» **Work item**
Your reply should consist only of the lines from the one with "Yukon Trading logo" through the end of the entries, transcribed exactly. Pictures stay out.

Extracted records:

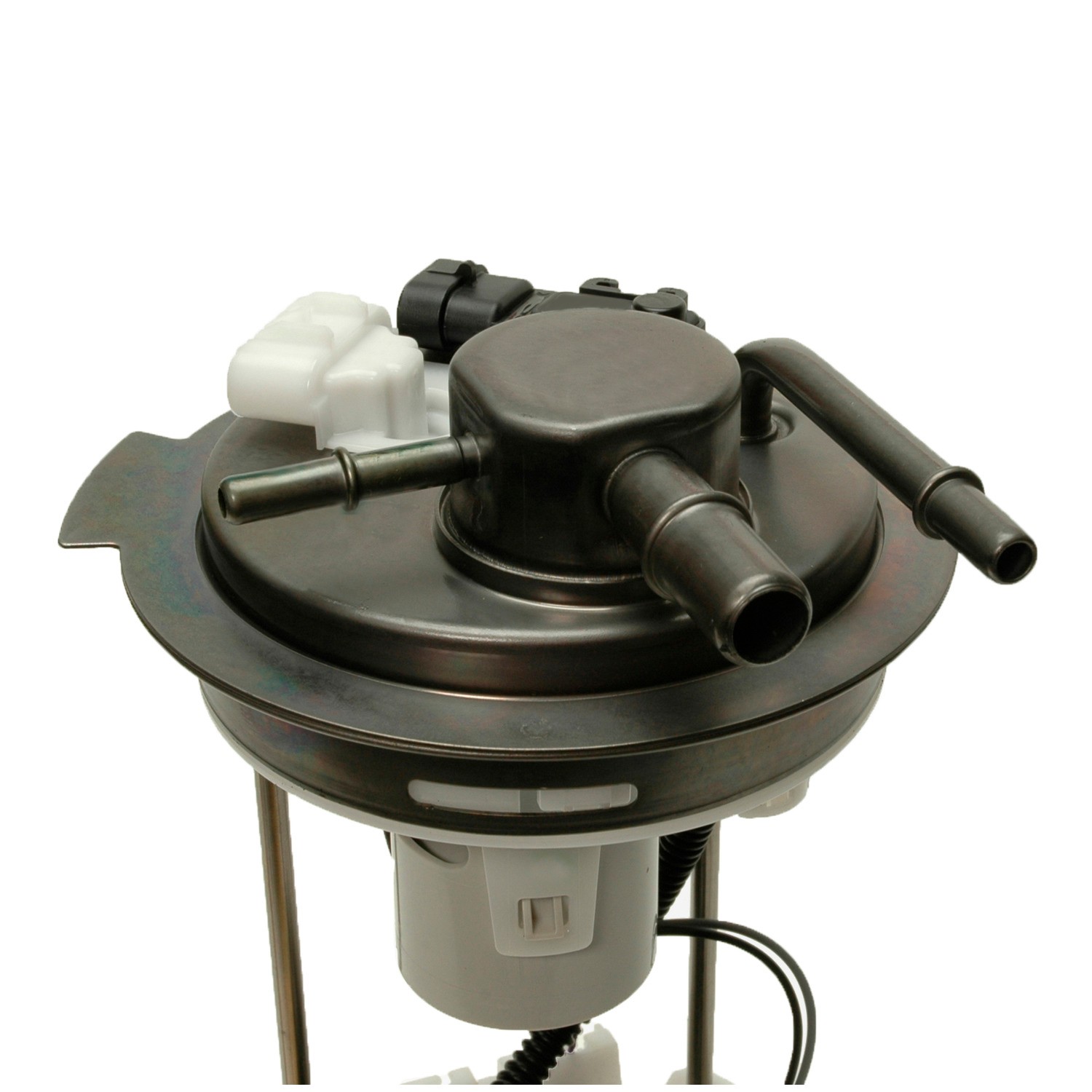 Fuel Pump Module Assembly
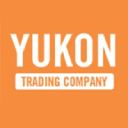 Yukon Trading logo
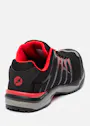 Albatros Twist Red S1P ESD Dames Werkschoen miniatuur
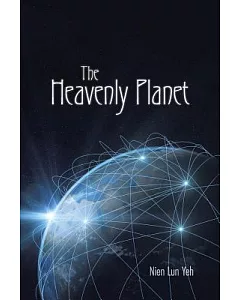 The Heavenly Planet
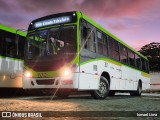 Rodoviária Caxangá 357 na cidade de Olinda, Pernambuco, Brasil, por Ismael Lima. Número da foto: #13284431.
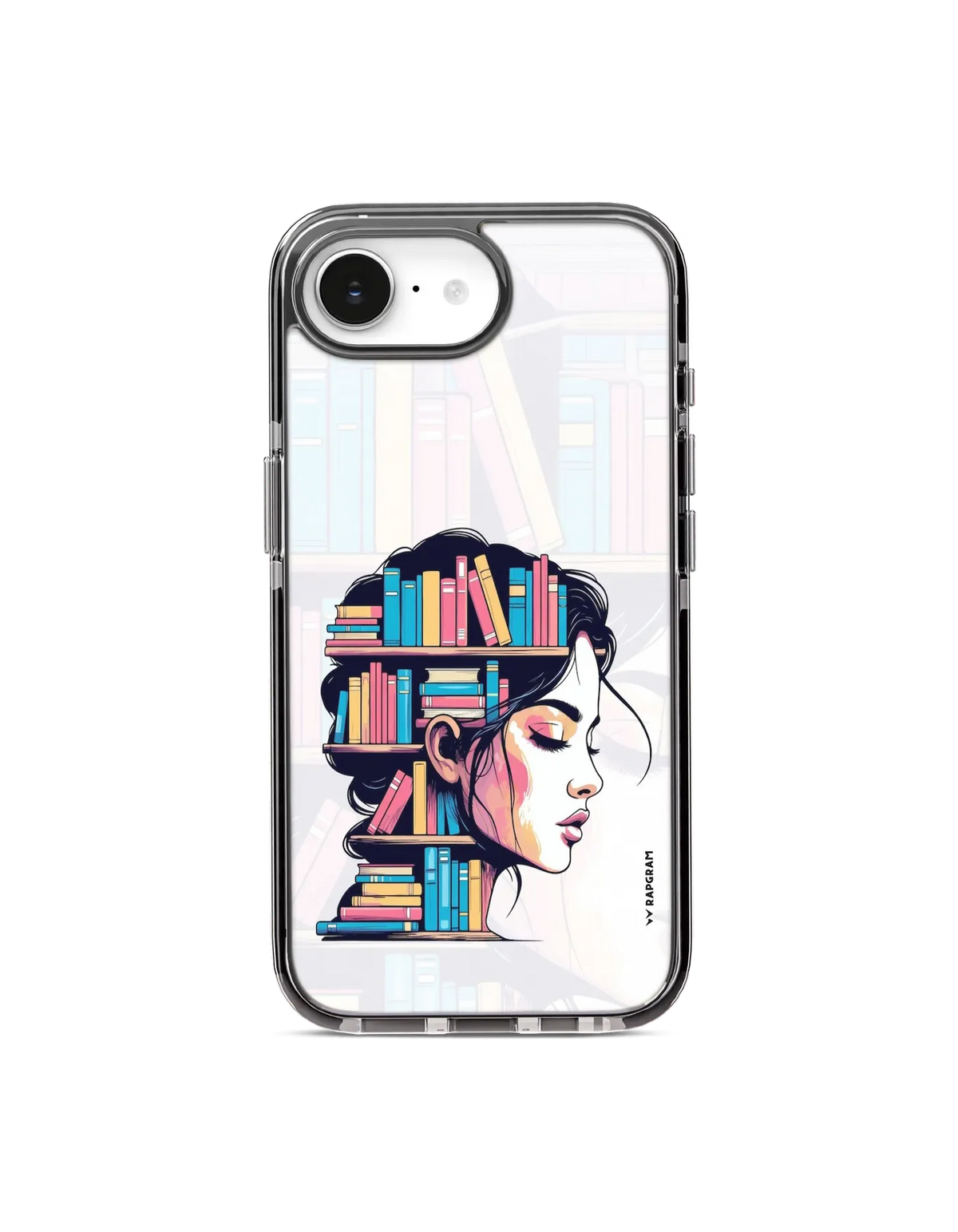 194-wrapgram-vibe-iphone-16e-air-mobile-cover-08.webp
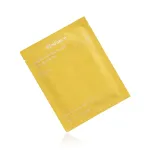 Biodance Radiant Vita Niacinamide Real Deep Mask N&auml;omask 34 ml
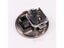 New Desktop Socket Outlet Computer Table Wire Hole Cover Table Cable Grommet Carousel 8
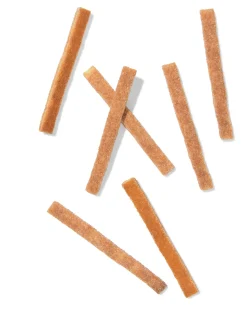 kaneelstengels 150g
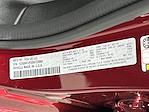 2025 Ram 1500 Crew Cab 4x4 Pickup for sale #515509 - photo 34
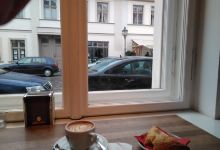 Die Espressonisten购物图片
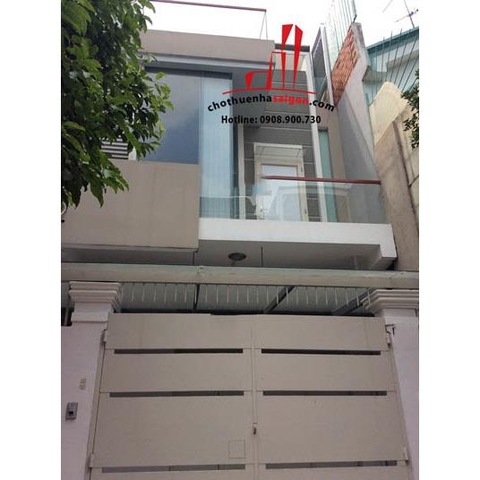 cho thuê nhà quận tân bình,nhà hẽm đường cộng hòa, khu k200 giá cho thuê:thương lượng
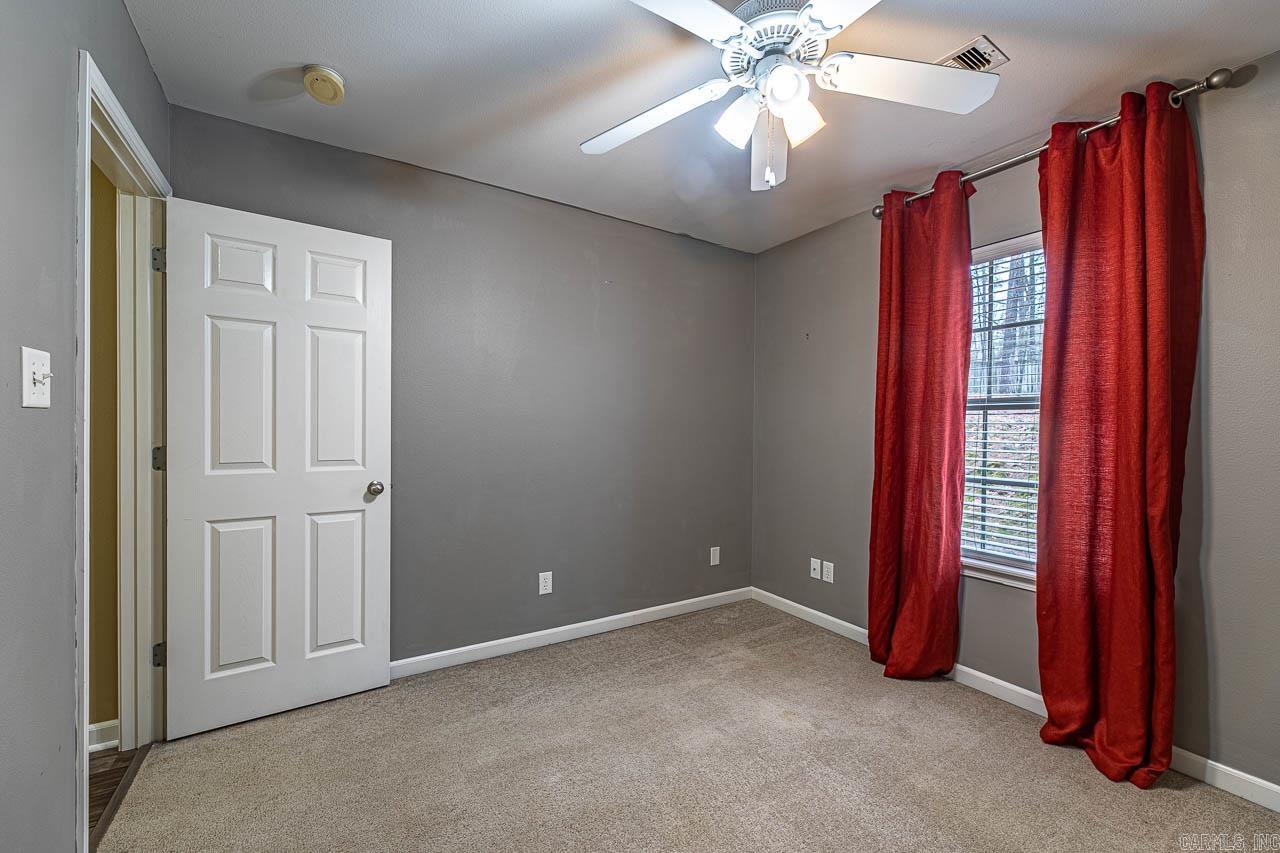 NORTH POINT GLENN ADDN - Residential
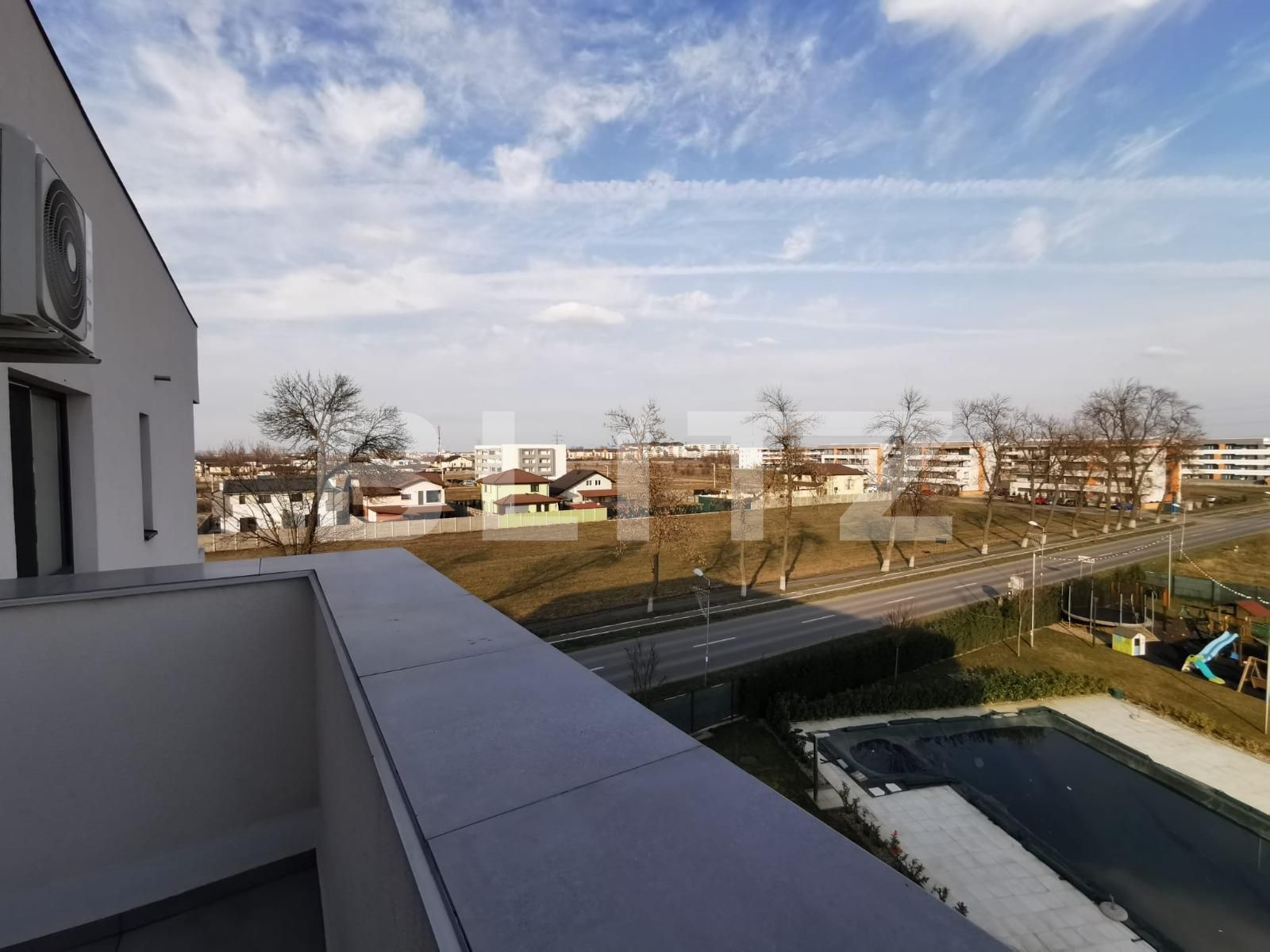 Apartament de vânzare 3 camere Chisoda - 112737AV | BLITZ Timișoara | Poza16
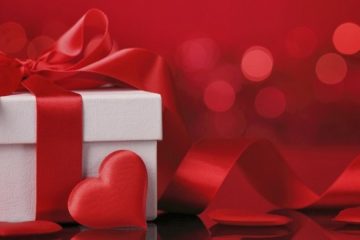 FEB 10 Valentines Gifts by the Zodiac Sign SM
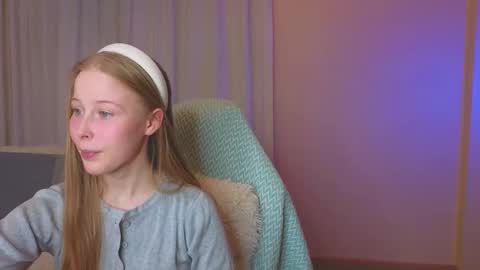 Snapshot of jenny_angelok chatting on March 2025 11:09:02 AM Next broadcast on December 05 subject to change online show from March 2025 11:09:02 AM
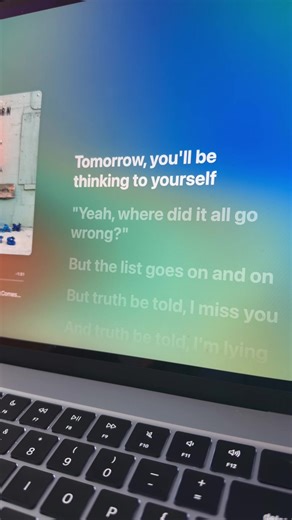 Explore Engaging Song Lyrics and Their Meanings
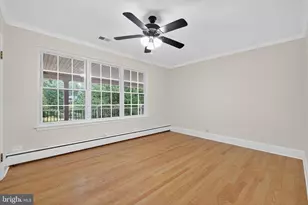 45545 Lakeside Dr, Sterling, VA 20165 - Photo 25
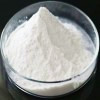 Hydroxypropyl Methylcellulose-HPMC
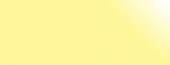 Маркер "Graph IT" двухсторонний цв.1130 Желтый лимонный sela39 YTZ2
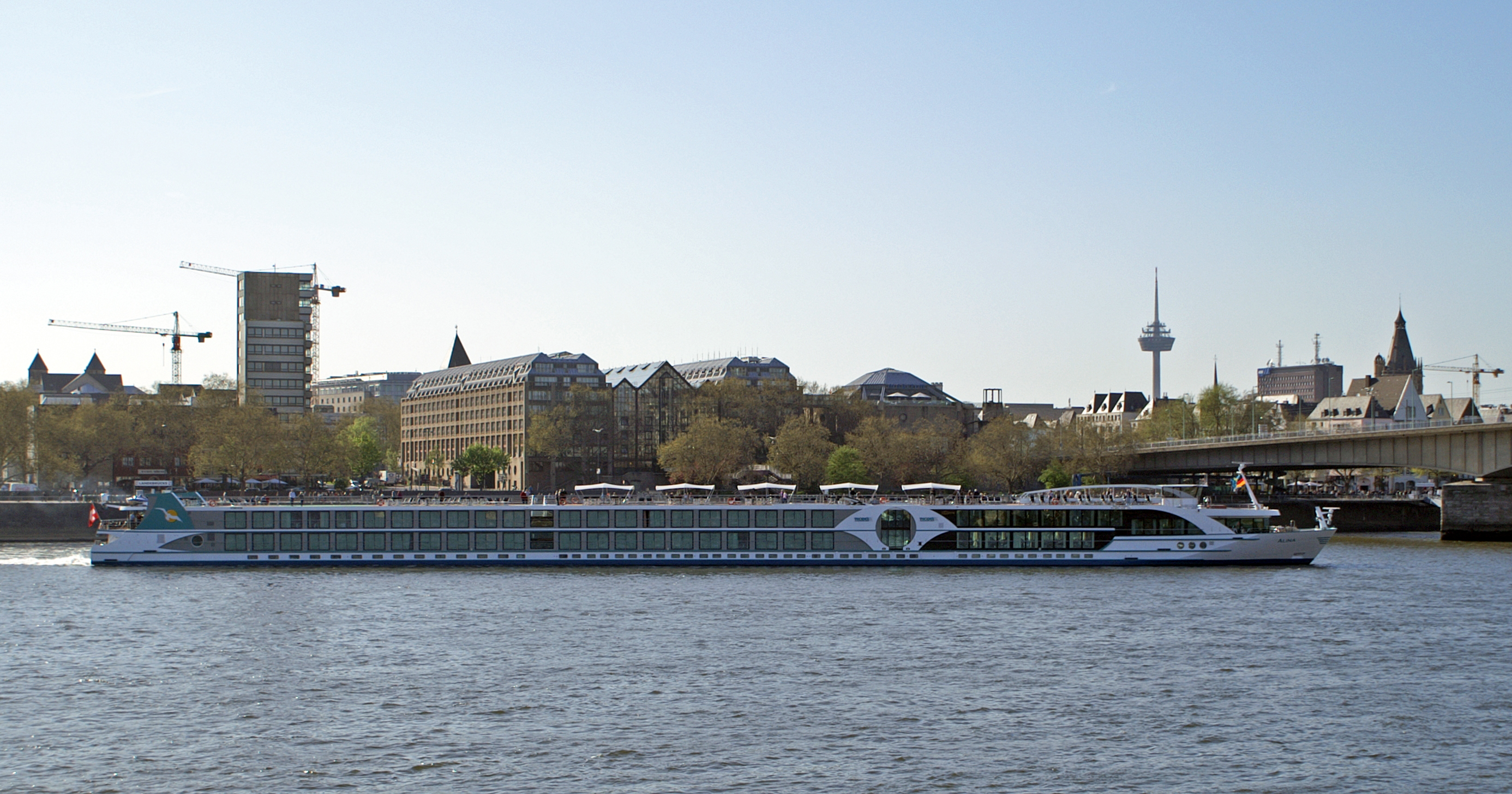 Alina (ship, 2011) 015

» **Output of the exercise**
 Yukon Trading logo
 Albatros Twist Red S1P ESD Dames Werkschoen miniatuur
 The Heavenly Planet
 Rodoviária Caxangá 357 na cidade de Olinda, Pernambuco, Brasil, por Ismael Lima. Número da foto: #13284431.
 194-wrapgram-vibe-iphone-16e-air-mobile-cover-08.webp
 Biodance Radiant Vita Niacinamide Real Deep Mask N&auml;omask 34 ml
 New Desktop Socket Outlet Computer Table Wire Hole Cover Table Cable Grommet Carousel 8
 kaneelstengels 150g
 2025 Ram 1500 Crew Cab 4x4 Pickup for sale #515509 - photo 34
 Die Espressonisten购物图片
 cho thuê nhà quận tân bình,nhà hẽm đường cộng hòa, khu k200 giá cho thuê:thương lượng
 NORTH POINT GLENN ADDN - Residential
 Apartament de vânzare 3 camere Chisoda - 112737AV | BLITZ Timișoara | Poza16
 FEB 10 Valentines Gifts by the Zodiac Sign SM
 Snapshot of jenny_angelok chatting on March 2025 11:09:02 AM Next broadcast on December 05 subject to change online show from March 2025 11:09:02 AM
 Explore Engaging Song Lyrics and Their Meanings
 45545 Lakeside Dr, Sterling, VA 20165 - Photo 25
 Hydroxypropyl Methylcellulose-HPMC
 Маркер "Graph IT" двухсторонний цв.1130 Желтый лимонный sela39 YTZ2
 Alina (ship, 2011) 015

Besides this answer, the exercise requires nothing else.